I suppose I was concerned that the TV coverage of Tattered Outlaws didn’t really mention anything about the choreography. But then I realised that by focusing on the opportunity for people to get inside the towers and to reflect on what that heritage means, the coverage is acknowledging the most important aspects of the choreographic work. For the people who enter the tower, the experience is a structured physical experience. They shift from the relative warmth of the outdoors to the towers cool damp interior. Their eyes must adjust to the interior gloom. They may queue until it’s time to stoop carefully to climb the switch-back stairs we’ve built until the arrive on the viewing platform in front of the screen. Only six adults can fit on the small platform at a time – it’s a dance which many can experience but not as a big group. Standing in front of the screens, the viewers are encouraged to connect beyond the immediate physical experience of the Skerries tower (they rain my drip on them) to the other towers and to performances glimpsed on them.
This experience of visiting the installation corresponds to my own physical engagement with the tower. They came alive to me when, on the advice of some passing schoolboys, I was able to climb in to the tower at Loughshinny and make my way on to the roof. The physical buzz of climbing into the towers, the nervousness of making my way around the spiral staircase in the dark, the emergence on to the roofs which open to the sea and the surrounding coast, dark, light, sunshine, rain, all fed in to the dances I made for the films.
After those initial visits to the towers I went back to the studio to develop some physical material, phrases of movement that had enough nooks and crannies for me to explore each time I danced them. I brought that material to the towers for the filming and adapted it to each tower, the conditions I found there and the feelings evoked in me by the encounter between my movement and the place.

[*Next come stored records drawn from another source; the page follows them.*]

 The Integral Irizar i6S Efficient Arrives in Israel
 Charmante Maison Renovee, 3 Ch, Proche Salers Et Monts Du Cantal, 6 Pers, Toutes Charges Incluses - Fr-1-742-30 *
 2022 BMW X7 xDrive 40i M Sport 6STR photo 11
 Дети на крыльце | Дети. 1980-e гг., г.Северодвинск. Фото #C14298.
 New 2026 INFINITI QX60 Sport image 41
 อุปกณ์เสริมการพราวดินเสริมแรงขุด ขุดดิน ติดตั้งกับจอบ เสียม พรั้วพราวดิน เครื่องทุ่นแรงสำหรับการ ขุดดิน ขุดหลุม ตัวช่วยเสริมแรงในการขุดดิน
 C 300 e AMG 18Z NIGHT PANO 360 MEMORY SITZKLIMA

When you dance in a studio and on a stage, for the most part, there is a relationship between the movement and the space that you can take for granted. The floor will be even, with a particular texture. Dancing on the towers is a constant dialogue between the movement I’d prepared and what the tower offered. For the most part, I danced in the derelict towers. There’s broken glass, rough stone, grass, bird shit, steps, wind, rain. So each time I put my foot down and slid and rolled, my intention was challenged by the tower. In an instant, I had to adapt and a whole new set of images, memories, feelings flooded my body. I may have prepared the material but there was nothing predictable when I brought it to the tower. Though the tower is strong and my interaction with it temporary , I leave traces of myself on it, small bits of my DNA scraped off, pebbles shifted, grass disturbed – small, impermanent traces – but tokens of my presence nonethless.

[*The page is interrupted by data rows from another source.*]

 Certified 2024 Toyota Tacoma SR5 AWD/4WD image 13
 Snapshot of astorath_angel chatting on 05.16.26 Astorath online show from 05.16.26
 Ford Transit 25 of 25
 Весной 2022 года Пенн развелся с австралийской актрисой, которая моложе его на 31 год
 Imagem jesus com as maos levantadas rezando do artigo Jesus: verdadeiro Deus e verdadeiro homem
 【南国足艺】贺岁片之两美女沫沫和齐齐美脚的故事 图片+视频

Bernadette’s encounter with Balcarrick followed the same process. Her material is prepared but transformed by what she finds in the tower. Her DNA in the smeared in spit on the surfaces of the tower.
And why the other people? Zach and Eva play, a kind of connection between imagination and physical exploration that I think is a good way to help people understand what the ‘dancers’ are doing. Dorothy tells the story of her personal history with the tower. Hers is a process by which memory becomes movingly present, a process we can read in her body as she circles the tower to keep up with the camera, making sure that it hears what she wants remembered. Joe, at his bench calls each of the towers in turn with his Morse code. We know there will be no response but the gesture of calling is important nonetheless.
And Tom, reading his book, silently, is also a renowned broadcaster. He is the owner of the tower but his background in communication makes him an appropriate presence. I read in his stillness a calmness and self-assuredness that provides a counterpoint to the fretful physical explorations elsewhere in the films.